Remuage, dégorgement, dosage. These are all words. For Champagne, these words, amongst many others, signify a rigorous process that contributes to a consistent quality from the region.
Dom Pérignon, one of the leading brands from LVMH, has put their technical language to use in a rebranding exercise of their late-release champagne. Previously called Oenothèque, after their wine storage cellar, the second release of vintage champagne is an opportunity to experience the effects of 21 years of lees aging.
While best left to Dom Pérignon to explain their research, the concept of a “plénitude” (or plentitude) is that champagne can experience three distinct periods of quality improvement, plateauing in between. The first plentitude is experienced after 7-9 years and is their flagship vintage cuvée release, first produced in 1921. The second is experienced after a further 10 years and to date has been called Oenothèque, with the third in bottle for an additional 10 years. An Oenothèque Rosé has also been produced in exceptional years (1990 and 1993).
This year, the Oenothèque 1998 release has been rebranded explicitly as the second plentitude, “P2”. This short identifying name is reminiscent of Bollinger’s “RD” or recently disgorged, and no doubt will leave a clear distinction between the second and third plentitude in years to come (previously vintages 1969 and 1975 have been released as third plentitudes, both disgorged in 2006).
Looking back at the Oenothèque series, they have proven to be consistent investments with younger vintages showing relatively low volatility given the limited quantities released. 1990, for example, has made some 180% gains in the last five years.
Modelling these wines on market prices calculated by WineOwners.com, their price is mainly a function of their point score, also with a linear contribution from the time since their release. Opportunities may present themselves in the most recent two vintages and in the 1988.

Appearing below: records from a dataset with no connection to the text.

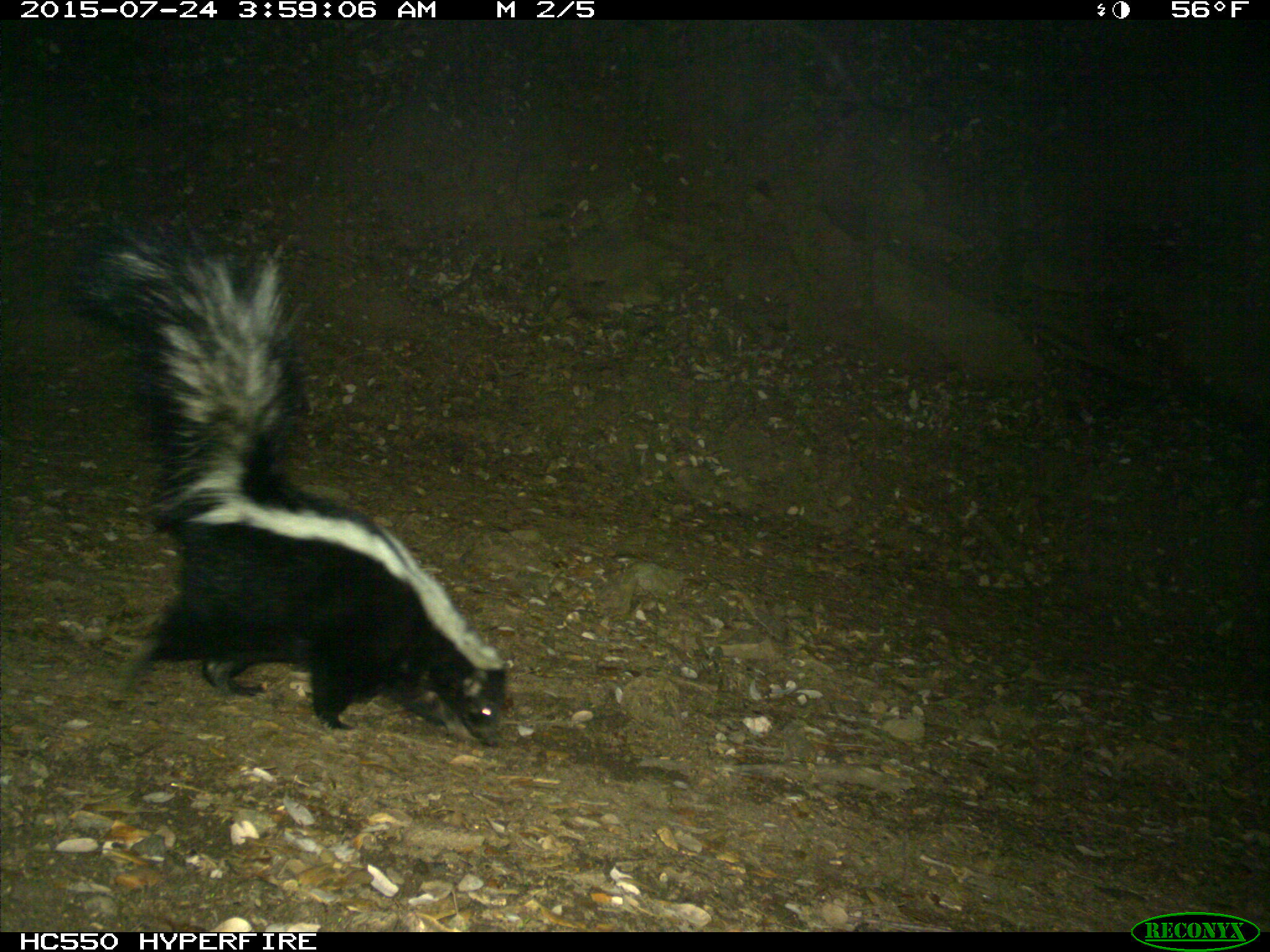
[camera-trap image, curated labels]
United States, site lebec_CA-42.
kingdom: Animalia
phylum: Chordata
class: Mammalia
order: Carnivora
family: Mephitidae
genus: Mephitis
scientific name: Mephitis mephitis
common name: striped skunk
Mephitis mephitis (striped skunk).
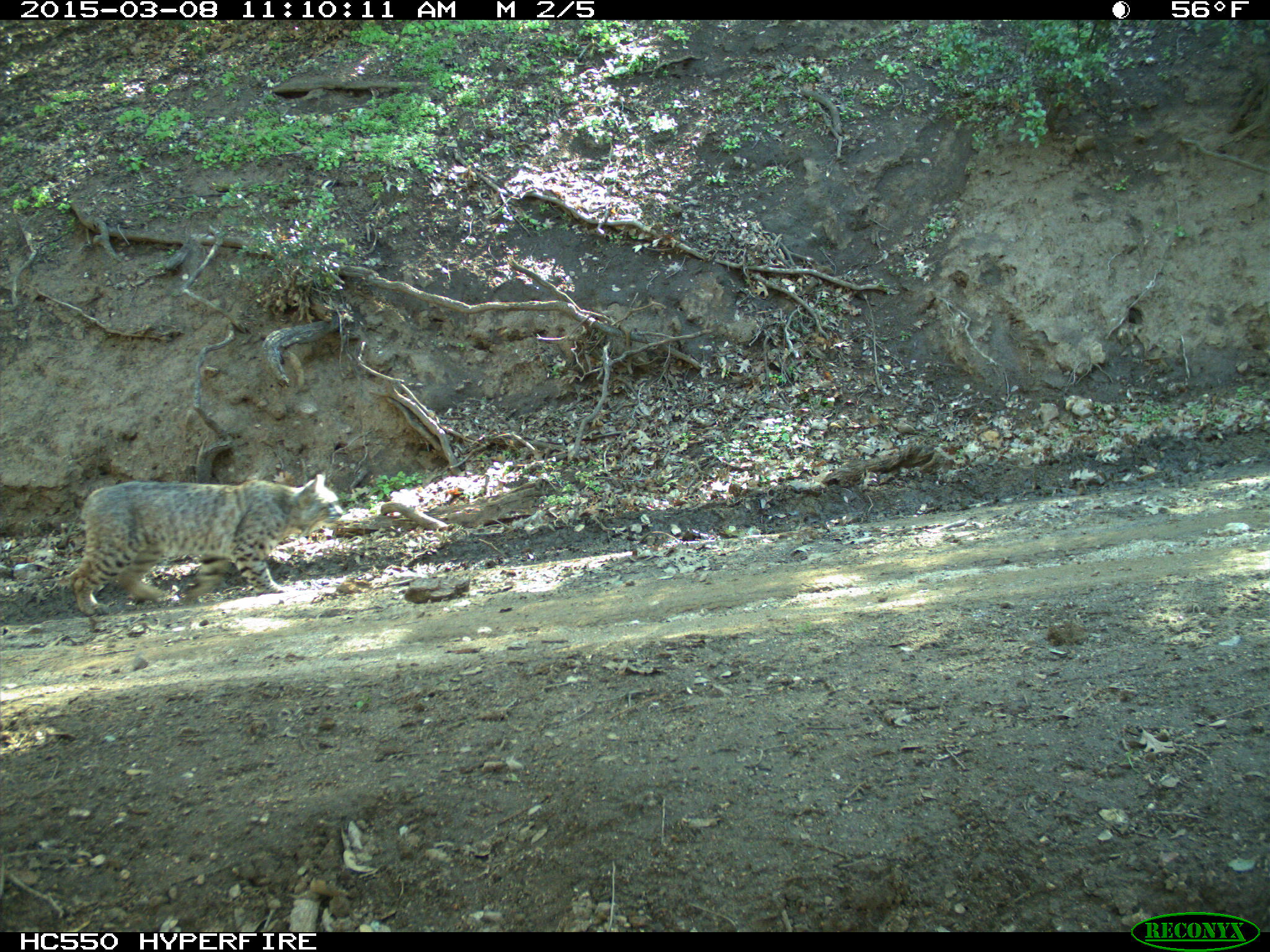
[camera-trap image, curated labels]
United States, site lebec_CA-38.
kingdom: Animalia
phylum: Chordata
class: Mammalia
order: Carnivora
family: Felidae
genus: Lynx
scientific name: Lynx rufus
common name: bobcat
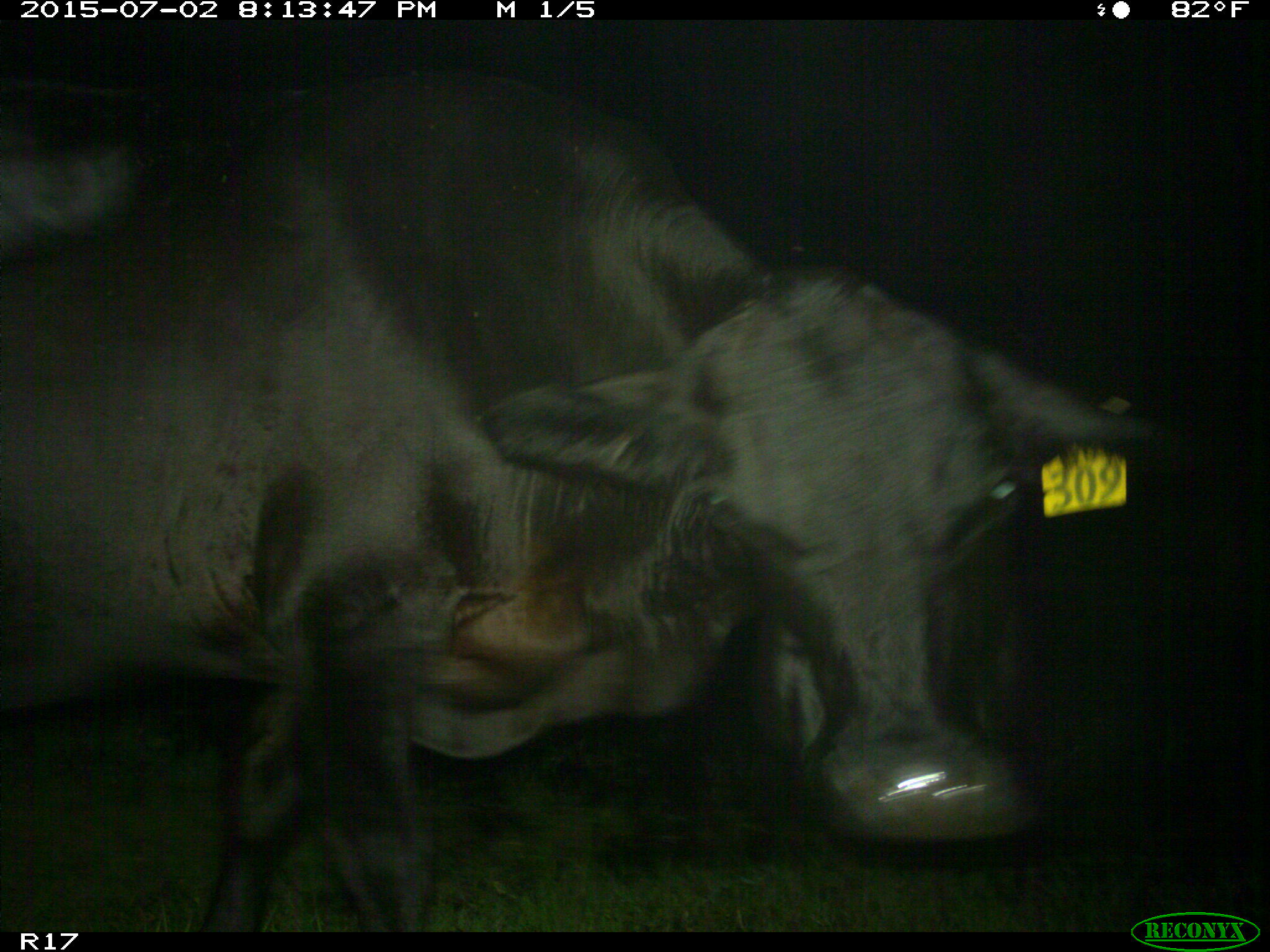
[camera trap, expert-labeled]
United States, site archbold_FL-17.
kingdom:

How will the P2 live up to the history of Oenothèque? The anticipated release price reported by Forbes is SFr 335 per bottle, or just over SFr 4000 per case. This puts a slight premium on the market price of Oenothèque 1996, but is in line with the wine-searcher average retail price. Some comparable point scores for the P2 1998 will be able to put this price into context when it is released later this summer. Also anticipated is the release of P3 later this year for vintages 1971 or 1982, which will generate interest at the higher end of SFr 10,000 per case – again a price pleasingly below previous releases of the third plentitude. Glancing over at Bollinger’s RD, the P2 and P3 price levels undoubtedly do make the Bolly RD look attractive at around SFr 150 per bottle, particularly as we note their recommended pairing with Swiss Gruyère cheese.